25 oct 2021 / 03:00 H.

    Entramos en una semana decisiva para el mercado laboral sin tener siquiera información sobre los planes del Gobierno. Yolanda Díaz Suso se limita a insistir en que derogará la reforma laboral “a pesar de todas las resistencias”, sin explicar su propuesta y en un tono épico del que se deduce que vive la negociación como una batalla en la guerra interna que libra con Calviño. Pero lo que está aquí en juego no son los egos ministeriales ni el equilibrio de poder en la coalición. Ni siquiera el equilibrio de fuerzas en la negociación de los convenios. Hoy en día, el convenio colectivo es el prurito de trabajadores cuasi nobiliarios, que defienden sus privilegios respecto al común de los mortales machacas, entre los que se encuentran los mileuristas, los autónomos, y los que buscan acceder a su primer empleo. Aquí lo que verdaderamente está en juego es el drama del paro.

    Somos el país con más paro de Europa. España aporta, de hecho, uno de cada cinco parados europeos y el drama deviene en tragedia si dejamos caer los ojos sobre el paro juvenil. A menudo me han preguntado por Europa cómo es posible que haya un 40% de paro juvenil y no estén ardiendo las calles. Me toca explicarles lo que significa la solidaridad familiar en España, un país en el que la familia asume buena parte de las responsabilidades del Estado y en el que los hijos permanecen en casa y a costa del bolsillo de los padres hasta edades de ciencia ficción un poco más al norte, donde los chavales empiezan a trabajar, sencillamente, cuando les da la gana. Y pueden creerme que no se vive igual en un país en el que el trabajo es un bien escaso que en aquellos en los que se trata de un bien en abundancia. La calidad de vida, la libertad y la seguridad que aporta el pleno empleo a los ciudadanos conforman una sociedad mucho menos manipulable y dependiente, lo que genera a su vez salud, creatividad y futuro. En nuestras actuales circunstancias, por lo tanto, no podemos permitirnos ni un solo movimiento que no lleve el sello de garantía de la creación de empleo y nos permita avanzar en esa precisa dirección.

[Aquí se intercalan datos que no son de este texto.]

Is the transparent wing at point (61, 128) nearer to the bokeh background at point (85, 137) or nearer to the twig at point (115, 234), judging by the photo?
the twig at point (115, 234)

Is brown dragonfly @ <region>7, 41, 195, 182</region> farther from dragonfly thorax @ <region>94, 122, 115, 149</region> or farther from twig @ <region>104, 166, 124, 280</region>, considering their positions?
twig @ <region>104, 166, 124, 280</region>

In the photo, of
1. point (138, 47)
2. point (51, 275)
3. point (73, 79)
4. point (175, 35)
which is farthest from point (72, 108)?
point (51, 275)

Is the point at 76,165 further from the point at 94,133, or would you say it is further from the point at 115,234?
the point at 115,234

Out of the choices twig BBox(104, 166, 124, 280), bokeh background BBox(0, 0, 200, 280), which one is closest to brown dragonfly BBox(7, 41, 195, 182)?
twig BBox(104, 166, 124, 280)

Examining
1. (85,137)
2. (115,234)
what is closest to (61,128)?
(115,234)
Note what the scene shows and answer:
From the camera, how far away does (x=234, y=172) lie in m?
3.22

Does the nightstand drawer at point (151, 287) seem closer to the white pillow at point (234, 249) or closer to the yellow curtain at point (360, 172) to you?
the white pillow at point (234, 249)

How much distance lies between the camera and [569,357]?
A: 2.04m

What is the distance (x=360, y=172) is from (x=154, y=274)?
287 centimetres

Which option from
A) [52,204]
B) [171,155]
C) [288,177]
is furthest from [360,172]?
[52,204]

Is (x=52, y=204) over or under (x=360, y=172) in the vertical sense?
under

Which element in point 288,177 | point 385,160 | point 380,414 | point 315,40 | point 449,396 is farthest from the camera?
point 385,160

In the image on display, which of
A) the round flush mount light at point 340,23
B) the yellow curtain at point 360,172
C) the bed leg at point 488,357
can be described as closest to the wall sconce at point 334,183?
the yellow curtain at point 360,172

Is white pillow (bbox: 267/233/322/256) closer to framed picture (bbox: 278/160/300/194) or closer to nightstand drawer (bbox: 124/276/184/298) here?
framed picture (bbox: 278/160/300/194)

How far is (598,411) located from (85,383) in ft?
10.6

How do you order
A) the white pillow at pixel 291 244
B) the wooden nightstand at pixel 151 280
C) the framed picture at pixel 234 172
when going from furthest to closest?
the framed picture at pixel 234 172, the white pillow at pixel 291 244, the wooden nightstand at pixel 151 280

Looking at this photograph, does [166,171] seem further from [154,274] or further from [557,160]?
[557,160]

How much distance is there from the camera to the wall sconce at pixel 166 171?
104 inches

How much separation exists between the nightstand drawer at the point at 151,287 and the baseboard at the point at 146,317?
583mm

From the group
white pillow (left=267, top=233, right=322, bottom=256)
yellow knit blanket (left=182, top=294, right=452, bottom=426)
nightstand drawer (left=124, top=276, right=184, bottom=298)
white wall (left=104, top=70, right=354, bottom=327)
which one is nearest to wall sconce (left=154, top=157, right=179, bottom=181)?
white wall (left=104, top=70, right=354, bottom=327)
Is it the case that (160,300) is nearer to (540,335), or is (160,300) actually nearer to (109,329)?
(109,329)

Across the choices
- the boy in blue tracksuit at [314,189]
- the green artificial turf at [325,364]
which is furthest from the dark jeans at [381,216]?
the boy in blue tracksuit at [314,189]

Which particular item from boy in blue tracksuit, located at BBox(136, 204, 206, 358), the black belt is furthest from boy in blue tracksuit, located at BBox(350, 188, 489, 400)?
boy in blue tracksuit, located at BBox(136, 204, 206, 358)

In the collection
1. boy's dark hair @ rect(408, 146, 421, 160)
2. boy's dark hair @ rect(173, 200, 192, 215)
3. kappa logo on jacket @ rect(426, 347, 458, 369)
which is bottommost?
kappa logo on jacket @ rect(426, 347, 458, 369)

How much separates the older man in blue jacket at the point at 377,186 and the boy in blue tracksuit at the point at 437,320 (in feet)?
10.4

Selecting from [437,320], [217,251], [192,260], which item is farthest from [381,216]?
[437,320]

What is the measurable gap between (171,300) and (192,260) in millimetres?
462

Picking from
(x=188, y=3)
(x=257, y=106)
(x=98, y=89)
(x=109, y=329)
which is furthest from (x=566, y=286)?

    Ignoro lo que Díaz Suso lleva desde marzo negociando con los sindicatos, pero, insisto, los parados no están sindicados. Si tú a un parado le preguntas cuántos días por año trabajado desea cobrar en caso de despido injustificado, igual te suelta un sopapo. Porque lo que un parado necesita no es un regateo en corto, sino trabajo. Y lo necesita como el respirar. Por eso no podemos quedarnos en un par de parches de salón y tenemos que pensar con perspectiva, fijarnos en qué legislación laboral estaba en vigor en los momentos en los que gozábamos de tasas de paro un poco menos dramáticas y proyectarnos al futuro. Hay que idear soluciones de raíz, que seguramente partirán de la formación secundaria y, por supuesto, la universidad. Hay que crear cauces de conexión entre los jóvenes y las empresas, ya sea para hacer prácticas, para proponer ideas de negocio, para formarse o sencillamente para conocerse. Hay que desglosar la palabra empleo para empezar a legislar muchas nuevas formas de trabajo, más líquidas, que surgen de las nuevas tecnologías. Hay que aprovechar la mina del empleo a distancia que proporciona Internet. Probablemente haya que ayudar a las pymes a aumentar su tamaño y digitalizar la administración y la gestión de las empresas. Y con toda seguridad habrá que aumentar la productividad. Un trabajador español genera en torno a 61.000 euros de producción anual, en datos de 2015, y eso es un 25% menos que los trabajadores de nuestros socios europeos más avanzados. Y no es que seamos más vagos, sino que estamos peor dirigidos y contamos con peor motivación. Hay un concepto laboral, una expresión que solo existe en español y que deberíamos borrar de nuestro vocabulario, la de colocarse. Habrán escuchado a algún fulano presumir de que su hijo “se ha colocado” en tal empresa, como si fuera un jarrón en una vitrina. Nada más lejos de la movilidad, flexibilidad y renovación constante que exige el trabajo en el siglo XXI, ¿no les parece? Opinen todos los implicados y aporten ideas, debatamos abiertamente. Lo que está en juego es demasiado importante como para jugárnoslo a un pulso entre señoras que juegan a ser ministras.